Interview : Sekouba Kandia Kouyaté parle de l’Ensemble Instrumental de Guinée

Le fils de l’ex- chanteur guinéen, feu Sory Kandia Kouyaté, Sékouba Kandia Kouyaté artiste de son état, a accordé la semaine dernière à notre rédaction une interview exclusive. Au cours de cet entretien, l’artiste aguerri à la chose musicale s’est largement exprimé sur son nouveau double album qui sortira au mois de février, sa nomination à la tête de l’ensemble instrumental de la Guinée, les émérites musicaux de son feu Sory Kandia Kouyaté…

Africatribune.net : quelle est votre vision sur la culture guinéenne de façon générale ?

Sékouba Kandia Kouyaté : «  Vous savez que la culture guinéenne est très mosaïque. Notre culture a une place incontestable sur l’arène internationale.

Ce qu’il faut savoir ici depuis le début de l’indépendance jusqu’en 1984, la musique guinéenne était une référence dans la sous région Ouest africaine. Tous les pays limitrophes de l’Afrique s’inspiraient de cette musique guinéenne. Et tous ces artistes africaines qui ont eu une célébrité aujourd’hui, tels que Youssou N’Dour, Mory Kanté et autres  se sont tous inspirés de cette musique africaine de Guinée.
#####
**Consigne 1**. Comptez les lignes des enregistrements qui contiennent la chaîne « cell ». Indiquez seulement ce nombre.

**Jeu de données**.
#####
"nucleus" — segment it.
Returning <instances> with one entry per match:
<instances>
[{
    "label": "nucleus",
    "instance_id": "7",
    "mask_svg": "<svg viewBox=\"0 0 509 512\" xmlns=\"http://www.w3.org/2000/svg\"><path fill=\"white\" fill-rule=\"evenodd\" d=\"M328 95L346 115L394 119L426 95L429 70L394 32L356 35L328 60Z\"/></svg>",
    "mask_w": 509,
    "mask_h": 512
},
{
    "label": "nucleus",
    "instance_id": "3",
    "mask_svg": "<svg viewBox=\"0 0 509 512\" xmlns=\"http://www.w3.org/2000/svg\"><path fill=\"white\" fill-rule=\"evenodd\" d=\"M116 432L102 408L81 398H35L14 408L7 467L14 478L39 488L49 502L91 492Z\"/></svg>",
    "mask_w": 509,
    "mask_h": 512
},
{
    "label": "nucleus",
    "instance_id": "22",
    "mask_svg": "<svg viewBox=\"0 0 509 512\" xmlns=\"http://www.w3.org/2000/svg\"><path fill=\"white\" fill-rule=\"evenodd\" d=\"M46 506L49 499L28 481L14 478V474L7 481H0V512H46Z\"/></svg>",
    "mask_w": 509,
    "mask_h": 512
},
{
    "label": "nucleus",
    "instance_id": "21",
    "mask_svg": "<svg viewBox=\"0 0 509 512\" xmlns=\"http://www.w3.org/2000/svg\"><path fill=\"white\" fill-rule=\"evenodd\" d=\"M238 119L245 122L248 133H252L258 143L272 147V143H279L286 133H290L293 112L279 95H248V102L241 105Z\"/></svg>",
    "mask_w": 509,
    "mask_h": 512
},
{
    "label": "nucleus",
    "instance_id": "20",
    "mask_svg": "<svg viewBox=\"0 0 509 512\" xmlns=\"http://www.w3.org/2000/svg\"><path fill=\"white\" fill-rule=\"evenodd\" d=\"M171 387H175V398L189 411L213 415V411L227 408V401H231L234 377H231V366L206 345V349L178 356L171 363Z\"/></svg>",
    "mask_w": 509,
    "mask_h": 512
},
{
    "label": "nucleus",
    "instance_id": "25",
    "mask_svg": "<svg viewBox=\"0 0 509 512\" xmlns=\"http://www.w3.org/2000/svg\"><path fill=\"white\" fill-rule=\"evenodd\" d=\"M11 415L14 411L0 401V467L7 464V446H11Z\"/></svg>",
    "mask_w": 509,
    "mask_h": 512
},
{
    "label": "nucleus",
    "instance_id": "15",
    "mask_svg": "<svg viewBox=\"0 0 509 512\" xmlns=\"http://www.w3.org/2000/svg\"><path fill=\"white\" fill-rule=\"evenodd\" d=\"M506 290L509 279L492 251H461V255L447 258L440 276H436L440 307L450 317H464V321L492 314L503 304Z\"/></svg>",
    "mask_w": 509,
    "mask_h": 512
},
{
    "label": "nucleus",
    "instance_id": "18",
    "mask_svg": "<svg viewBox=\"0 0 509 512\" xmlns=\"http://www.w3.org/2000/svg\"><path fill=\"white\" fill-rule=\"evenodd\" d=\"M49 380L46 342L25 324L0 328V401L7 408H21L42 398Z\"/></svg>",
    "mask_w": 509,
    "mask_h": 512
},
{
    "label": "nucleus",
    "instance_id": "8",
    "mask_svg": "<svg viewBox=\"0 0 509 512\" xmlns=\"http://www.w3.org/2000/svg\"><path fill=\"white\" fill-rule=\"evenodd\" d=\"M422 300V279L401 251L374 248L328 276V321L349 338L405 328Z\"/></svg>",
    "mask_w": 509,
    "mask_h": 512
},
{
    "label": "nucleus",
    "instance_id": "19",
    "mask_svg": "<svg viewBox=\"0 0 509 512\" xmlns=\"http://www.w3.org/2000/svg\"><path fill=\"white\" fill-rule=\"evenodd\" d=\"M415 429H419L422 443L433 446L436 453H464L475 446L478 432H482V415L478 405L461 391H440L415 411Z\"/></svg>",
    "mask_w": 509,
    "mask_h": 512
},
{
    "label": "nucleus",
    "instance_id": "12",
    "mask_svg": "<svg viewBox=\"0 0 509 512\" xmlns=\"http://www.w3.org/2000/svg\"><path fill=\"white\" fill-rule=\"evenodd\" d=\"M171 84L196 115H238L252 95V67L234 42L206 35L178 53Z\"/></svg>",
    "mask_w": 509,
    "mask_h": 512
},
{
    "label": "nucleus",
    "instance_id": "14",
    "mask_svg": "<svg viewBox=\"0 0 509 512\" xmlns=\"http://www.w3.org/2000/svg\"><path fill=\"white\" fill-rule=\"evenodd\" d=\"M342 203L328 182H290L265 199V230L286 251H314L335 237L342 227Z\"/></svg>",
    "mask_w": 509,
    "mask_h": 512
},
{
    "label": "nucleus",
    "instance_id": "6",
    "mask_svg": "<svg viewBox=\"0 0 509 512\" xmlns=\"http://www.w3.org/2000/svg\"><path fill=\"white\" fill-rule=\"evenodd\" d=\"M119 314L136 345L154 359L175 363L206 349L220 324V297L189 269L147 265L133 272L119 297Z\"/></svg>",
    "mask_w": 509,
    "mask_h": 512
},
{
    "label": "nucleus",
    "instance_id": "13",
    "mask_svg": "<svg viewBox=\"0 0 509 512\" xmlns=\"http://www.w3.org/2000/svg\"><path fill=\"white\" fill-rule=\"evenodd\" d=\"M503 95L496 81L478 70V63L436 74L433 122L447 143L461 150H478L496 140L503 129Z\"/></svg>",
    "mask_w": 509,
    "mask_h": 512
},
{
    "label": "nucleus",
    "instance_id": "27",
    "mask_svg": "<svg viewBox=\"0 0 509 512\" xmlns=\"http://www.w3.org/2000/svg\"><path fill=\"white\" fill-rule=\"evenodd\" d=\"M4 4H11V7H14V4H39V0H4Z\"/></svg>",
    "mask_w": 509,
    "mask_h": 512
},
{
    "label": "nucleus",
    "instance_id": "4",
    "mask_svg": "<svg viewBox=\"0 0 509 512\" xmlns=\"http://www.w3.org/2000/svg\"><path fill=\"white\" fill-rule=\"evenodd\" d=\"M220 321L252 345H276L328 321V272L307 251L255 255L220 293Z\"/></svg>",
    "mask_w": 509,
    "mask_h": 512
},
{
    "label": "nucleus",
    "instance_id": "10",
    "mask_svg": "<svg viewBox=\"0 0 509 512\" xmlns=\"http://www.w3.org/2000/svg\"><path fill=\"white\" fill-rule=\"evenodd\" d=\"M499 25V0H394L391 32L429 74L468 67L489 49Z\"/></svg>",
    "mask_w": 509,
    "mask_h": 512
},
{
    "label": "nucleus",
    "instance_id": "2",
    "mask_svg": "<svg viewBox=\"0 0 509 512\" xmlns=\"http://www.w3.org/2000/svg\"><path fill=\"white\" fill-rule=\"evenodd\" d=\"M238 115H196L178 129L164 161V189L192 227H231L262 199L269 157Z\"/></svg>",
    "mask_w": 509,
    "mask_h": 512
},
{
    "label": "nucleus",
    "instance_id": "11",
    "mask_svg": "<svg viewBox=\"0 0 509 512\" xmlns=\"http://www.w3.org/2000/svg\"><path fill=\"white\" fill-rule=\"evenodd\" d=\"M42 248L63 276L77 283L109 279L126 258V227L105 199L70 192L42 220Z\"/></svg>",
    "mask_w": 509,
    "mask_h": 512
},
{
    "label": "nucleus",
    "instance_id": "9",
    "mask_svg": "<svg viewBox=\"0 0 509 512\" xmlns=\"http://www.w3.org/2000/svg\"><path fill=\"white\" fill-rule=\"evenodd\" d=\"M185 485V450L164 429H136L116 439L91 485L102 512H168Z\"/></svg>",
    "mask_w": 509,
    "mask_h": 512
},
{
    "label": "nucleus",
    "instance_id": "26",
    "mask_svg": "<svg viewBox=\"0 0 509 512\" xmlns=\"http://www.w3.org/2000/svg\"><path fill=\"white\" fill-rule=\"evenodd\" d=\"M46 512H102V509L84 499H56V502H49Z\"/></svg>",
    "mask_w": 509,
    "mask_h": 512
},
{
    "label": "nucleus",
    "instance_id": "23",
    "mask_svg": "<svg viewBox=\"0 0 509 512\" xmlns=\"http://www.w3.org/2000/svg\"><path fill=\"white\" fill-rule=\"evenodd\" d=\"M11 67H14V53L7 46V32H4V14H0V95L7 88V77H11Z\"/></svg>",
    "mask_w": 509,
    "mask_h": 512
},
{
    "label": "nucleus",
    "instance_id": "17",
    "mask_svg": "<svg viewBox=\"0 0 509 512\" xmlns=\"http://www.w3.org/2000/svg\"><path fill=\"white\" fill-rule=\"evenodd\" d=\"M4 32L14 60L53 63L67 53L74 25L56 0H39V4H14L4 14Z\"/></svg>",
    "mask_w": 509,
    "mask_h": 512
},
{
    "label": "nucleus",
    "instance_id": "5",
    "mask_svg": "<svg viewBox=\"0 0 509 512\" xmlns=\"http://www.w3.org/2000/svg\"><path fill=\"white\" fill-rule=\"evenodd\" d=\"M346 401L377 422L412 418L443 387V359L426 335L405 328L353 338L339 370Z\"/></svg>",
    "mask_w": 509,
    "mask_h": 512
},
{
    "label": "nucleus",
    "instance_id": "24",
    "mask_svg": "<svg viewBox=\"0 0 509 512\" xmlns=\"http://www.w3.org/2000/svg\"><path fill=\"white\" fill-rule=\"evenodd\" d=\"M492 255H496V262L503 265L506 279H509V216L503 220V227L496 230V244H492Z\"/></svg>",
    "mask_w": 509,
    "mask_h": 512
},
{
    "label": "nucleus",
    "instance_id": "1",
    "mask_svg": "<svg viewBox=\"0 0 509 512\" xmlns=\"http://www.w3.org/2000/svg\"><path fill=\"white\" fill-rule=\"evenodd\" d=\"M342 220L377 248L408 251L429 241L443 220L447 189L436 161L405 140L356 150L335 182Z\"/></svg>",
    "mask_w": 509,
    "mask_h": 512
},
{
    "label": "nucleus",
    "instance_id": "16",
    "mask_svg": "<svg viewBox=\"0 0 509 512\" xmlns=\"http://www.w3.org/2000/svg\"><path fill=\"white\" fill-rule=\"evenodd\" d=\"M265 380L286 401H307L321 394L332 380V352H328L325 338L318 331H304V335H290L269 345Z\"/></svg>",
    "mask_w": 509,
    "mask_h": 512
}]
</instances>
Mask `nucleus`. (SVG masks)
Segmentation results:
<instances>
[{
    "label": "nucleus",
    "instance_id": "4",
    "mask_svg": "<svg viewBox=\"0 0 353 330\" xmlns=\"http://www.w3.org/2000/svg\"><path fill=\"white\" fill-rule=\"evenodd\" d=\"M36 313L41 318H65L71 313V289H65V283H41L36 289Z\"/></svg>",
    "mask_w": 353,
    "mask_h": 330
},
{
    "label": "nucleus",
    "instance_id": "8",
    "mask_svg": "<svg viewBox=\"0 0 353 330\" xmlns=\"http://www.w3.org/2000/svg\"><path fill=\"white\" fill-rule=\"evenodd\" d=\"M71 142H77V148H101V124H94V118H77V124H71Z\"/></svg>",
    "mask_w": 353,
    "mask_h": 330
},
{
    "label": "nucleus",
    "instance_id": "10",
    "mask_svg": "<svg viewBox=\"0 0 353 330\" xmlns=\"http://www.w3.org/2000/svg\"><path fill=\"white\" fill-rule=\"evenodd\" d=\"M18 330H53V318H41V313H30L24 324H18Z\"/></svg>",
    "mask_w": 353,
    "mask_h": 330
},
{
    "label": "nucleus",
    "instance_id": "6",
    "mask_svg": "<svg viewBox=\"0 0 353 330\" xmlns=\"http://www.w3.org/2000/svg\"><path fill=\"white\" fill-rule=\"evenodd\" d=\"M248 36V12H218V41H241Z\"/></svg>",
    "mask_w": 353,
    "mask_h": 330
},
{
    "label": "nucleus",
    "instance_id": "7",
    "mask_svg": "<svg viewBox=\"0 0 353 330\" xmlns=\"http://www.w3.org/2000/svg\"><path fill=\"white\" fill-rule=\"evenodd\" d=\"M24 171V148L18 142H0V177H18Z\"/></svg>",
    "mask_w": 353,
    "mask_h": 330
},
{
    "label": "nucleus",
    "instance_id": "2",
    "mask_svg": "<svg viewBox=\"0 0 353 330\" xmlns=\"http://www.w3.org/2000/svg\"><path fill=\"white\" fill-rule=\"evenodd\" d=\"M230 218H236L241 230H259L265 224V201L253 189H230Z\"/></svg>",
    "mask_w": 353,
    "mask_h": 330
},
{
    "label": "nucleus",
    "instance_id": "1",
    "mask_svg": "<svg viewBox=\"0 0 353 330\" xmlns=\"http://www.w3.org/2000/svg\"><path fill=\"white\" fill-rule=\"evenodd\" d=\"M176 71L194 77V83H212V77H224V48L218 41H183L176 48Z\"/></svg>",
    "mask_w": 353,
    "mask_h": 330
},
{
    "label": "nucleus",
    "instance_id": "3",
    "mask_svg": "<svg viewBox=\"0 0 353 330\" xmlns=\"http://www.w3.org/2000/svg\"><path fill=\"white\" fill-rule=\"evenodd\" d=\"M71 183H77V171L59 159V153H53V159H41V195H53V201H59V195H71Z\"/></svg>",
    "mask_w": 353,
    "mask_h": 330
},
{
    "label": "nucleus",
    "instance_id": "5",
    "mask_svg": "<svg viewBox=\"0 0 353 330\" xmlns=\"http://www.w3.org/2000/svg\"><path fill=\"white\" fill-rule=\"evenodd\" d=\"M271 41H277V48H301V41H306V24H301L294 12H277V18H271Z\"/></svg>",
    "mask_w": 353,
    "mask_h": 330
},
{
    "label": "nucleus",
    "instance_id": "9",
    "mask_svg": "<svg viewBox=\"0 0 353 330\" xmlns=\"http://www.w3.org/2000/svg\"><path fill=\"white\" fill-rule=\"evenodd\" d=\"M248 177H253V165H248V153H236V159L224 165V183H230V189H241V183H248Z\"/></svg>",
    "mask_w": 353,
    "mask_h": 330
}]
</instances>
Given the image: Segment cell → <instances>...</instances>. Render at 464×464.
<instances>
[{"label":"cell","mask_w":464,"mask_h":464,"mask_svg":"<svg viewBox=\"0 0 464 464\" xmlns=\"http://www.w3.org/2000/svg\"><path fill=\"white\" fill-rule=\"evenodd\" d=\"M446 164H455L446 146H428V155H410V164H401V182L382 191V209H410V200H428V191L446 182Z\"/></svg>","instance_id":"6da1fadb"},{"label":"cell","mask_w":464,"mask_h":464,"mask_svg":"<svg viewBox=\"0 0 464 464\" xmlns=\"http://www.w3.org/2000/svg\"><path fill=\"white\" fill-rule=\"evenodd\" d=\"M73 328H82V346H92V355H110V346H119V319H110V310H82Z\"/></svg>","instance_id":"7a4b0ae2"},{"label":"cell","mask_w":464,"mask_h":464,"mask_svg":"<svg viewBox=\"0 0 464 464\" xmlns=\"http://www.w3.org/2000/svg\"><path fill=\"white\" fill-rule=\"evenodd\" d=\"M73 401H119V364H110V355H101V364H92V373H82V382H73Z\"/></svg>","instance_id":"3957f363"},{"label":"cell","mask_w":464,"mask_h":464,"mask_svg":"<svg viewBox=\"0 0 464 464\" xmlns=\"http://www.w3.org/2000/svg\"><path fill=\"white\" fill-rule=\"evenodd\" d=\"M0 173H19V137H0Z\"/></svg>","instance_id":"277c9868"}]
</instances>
#####
**Consigne 2**. Recopiez sans rien changer le passage de l'entretien situé entre « Africatribune.net : quelle est » et « sur l’arène internationale. », ces deux bornes incluses.

**Corrigé 1**. 2

**Corrigé 2**.
Africatribune.net : quelle est votre vision sur la culture guinéenne de façon générale ?

Sékouba Kandia Kouyaté : «  Vous savez que la culture guinéenne est très mosaïque. Notre culture a une place incontestable sur l’arène internationale.